A number of our clients have already changed their residency to a state with no income taxes – most often Florida, or have been considering making such a change.  They have moved to avoid paying the Tennessee Hall Income Tax which applies to dividends and certain interest.

If you have already moved, you can start making plans to move back in the year 2021.  The Tennessee legislature has just passed the Improve Act, which will permanently eliminate the Hall Income Tax in the year 2021.  The rate will also ratchet down by 1% per year every year between now and 2021.  The rate will be 4% in 2017, 3% in 2018, 2% in 2019, and 1% in 2020.

Unlike prior legislation which made these gradual decreases discretionary, these rate changes will not require any further action from the legislature.

Tax Foundation has published a map showing the top income tax rates in all 50 states. There are seven states that have no income taxes at all: Alaska, Washington, Nevada, Wyoming, South Dakota, Texas, and Florida. Tennessee and New Hampshire only tax dividends and interest. Except for Iowa, the high tax states are on the coasts.

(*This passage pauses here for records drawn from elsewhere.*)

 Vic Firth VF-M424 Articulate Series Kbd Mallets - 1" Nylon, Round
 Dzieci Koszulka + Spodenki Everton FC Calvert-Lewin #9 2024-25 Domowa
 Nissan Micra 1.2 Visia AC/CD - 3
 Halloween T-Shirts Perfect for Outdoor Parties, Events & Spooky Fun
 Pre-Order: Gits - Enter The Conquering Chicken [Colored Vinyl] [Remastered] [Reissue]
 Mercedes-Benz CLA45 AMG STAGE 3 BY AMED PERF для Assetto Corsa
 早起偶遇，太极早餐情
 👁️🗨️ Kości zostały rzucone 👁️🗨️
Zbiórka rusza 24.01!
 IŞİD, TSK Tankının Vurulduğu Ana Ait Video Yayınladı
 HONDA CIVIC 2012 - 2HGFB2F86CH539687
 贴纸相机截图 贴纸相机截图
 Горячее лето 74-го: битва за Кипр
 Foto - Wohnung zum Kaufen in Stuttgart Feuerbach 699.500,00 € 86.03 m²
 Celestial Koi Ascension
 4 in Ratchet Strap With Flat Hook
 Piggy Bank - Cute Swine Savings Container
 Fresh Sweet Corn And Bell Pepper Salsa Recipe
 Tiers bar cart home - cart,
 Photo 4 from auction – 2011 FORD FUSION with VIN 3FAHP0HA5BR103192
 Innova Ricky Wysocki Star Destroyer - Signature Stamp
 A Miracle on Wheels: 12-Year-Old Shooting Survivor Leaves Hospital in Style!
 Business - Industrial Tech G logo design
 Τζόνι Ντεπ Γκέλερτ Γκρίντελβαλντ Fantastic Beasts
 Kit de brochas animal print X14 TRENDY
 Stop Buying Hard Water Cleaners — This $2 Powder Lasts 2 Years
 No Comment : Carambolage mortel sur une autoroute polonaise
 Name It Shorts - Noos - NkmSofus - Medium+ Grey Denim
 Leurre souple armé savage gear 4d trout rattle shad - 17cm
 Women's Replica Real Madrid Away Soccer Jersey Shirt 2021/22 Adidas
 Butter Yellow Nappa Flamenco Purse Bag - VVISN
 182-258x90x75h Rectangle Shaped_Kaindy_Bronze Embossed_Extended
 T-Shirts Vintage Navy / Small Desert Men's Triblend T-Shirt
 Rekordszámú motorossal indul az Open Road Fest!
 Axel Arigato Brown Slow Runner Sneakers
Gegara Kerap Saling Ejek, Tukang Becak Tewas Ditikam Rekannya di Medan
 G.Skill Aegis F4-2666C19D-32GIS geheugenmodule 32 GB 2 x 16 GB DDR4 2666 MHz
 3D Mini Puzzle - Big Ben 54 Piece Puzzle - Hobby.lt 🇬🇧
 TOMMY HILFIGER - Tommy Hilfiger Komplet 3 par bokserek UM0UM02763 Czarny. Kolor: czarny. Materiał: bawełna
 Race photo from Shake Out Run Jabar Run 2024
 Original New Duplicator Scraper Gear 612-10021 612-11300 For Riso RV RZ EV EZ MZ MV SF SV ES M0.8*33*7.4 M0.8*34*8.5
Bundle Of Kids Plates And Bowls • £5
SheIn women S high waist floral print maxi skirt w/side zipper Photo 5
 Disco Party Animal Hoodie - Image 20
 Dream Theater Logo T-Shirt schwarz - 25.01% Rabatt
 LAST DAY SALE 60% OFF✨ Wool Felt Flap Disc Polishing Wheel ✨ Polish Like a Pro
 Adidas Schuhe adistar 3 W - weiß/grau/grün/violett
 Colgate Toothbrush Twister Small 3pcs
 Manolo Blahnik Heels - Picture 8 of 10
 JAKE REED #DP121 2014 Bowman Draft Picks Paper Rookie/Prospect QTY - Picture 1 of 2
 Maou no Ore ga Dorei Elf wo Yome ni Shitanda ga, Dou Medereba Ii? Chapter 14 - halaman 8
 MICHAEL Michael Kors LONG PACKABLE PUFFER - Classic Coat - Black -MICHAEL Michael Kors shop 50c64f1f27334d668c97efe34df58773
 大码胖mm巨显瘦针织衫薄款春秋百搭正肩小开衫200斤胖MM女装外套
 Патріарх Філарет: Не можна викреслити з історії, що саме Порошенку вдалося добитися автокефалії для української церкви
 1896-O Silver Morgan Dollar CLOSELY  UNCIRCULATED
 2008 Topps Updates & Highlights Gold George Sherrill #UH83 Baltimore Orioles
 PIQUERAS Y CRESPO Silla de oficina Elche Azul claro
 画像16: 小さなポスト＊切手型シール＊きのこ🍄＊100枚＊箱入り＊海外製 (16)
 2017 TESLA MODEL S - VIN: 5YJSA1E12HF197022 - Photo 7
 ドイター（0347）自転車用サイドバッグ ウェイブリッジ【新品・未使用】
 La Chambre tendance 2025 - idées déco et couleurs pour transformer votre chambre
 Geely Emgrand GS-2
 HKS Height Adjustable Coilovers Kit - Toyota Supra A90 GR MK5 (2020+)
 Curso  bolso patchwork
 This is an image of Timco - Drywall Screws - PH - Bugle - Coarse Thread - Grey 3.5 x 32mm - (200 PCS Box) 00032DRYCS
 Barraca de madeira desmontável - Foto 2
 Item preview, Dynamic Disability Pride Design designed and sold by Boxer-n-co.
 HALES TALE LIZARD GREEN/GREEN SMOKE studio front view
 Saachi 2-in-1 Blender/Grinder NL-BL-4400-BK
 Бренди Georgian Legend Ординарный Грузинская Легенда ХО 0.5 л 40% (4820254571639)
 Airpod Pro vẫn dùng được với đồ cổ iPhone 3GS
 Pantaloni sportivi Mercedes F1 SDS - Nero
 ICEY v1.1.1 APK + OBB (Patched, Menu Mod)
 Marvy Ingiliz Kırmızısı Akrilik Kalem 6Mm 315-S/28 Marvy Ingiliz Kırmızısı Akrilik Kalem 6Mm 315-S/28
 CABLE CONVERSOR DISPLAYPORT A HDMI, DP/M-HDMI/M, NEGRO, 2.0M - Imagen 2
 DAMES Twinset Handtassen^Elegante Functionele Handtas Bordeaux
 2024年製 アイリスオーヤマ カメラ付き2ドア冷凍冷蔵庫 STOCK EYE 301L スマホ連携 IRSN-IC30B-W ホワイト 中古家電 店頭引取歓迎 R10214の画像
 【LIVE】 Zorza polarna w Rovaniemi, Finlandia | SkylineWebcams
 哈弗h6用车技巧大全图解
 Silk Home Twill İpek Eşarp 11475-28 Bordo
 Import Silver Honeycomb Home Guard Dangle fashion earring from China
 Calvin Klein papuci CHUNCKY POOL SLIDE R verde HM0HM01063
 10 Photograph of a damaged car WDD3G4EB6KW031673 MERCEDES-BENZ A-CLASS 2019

Bloomberg has published an article which concludes that Tennessee has the third lowest taxes of any state in the country. It is somewhat surprising to me that the two states that are ahead of Tennessee both have a state income tax. Mississippi has a 5% income tax, and South Carolina has a 7% income tax.

A lot of my clients feel like they are heavily taxed by Tennessee due to the Hall income tax on dividends and interest as well as gift or inheritance taxes upon transfers of wealth to younger generations. Several of our clients have moved to Florida to avoid the Hall tax, the gift tax, and the inheritance tax. It is somewhat ironic that Florida is not ranked in the best 5 states due to its heavy property taxes.

As usual, there are numerous bills before the Legislature to reduce or eliminate the Hall tax and gift and inheritiance taxes.  Lets hope that some of these bills are enacted so that we can take over the #1 ranking.

The father of one of my clients is considering a move to Nashville in order to be closer to his daughter and grandchildren. He called me regarding the state tax consequences of moving to Tennessee.

The good news is that his income taxes will decrease slightly because Tennessee will not tax his IRA distributions. He will pay the Hall income tax on his dividends and interest, but he is already paying taxes on that income in the state where he currently lives.

The bad news is that Tennessee inheritance tax will apply to his estate when he dies. He currently lives in one of the many states that does not have a state inheritance tax. Based on his estate of $3.5 million, his Tennessee inheritance tax bill will be approximately $225,000.

Inheritance taxes would be much higher if his estate has to pay inheritance tax on the $6 million marital trust that his wife established upon her death. The marital trust will be taxable for federal estate tax purposes. However, Tennessee does not tax marital trusts that were established by residents of other states. Since the Tennessee inheritance tax rate is 9.5%, not having to pay Tennessee tax on the marital trust will reduce his estate’s Tennessee inheritance tax bill by $570,000. He told me that this tax reduction is good enough to allow him to move to Tennessee.  If the marital trust would be subject to Tennessee inheritance tax, he probably would not move.

The planning opportunity is to have a marital trust established for your benefit prior to moving to Tennessee. If you know friends or family members such as parents who are considering a move to Tennessee, encourage them to establish and fund a marital trust prior to moving to Tennessee. For example, a husband might establish a marital trust for his wife prior to moving. The marital trust will not escape federal taxes; however, it will escape Tennessee inheritance taxes because it was established by a non-resident of Tennessee.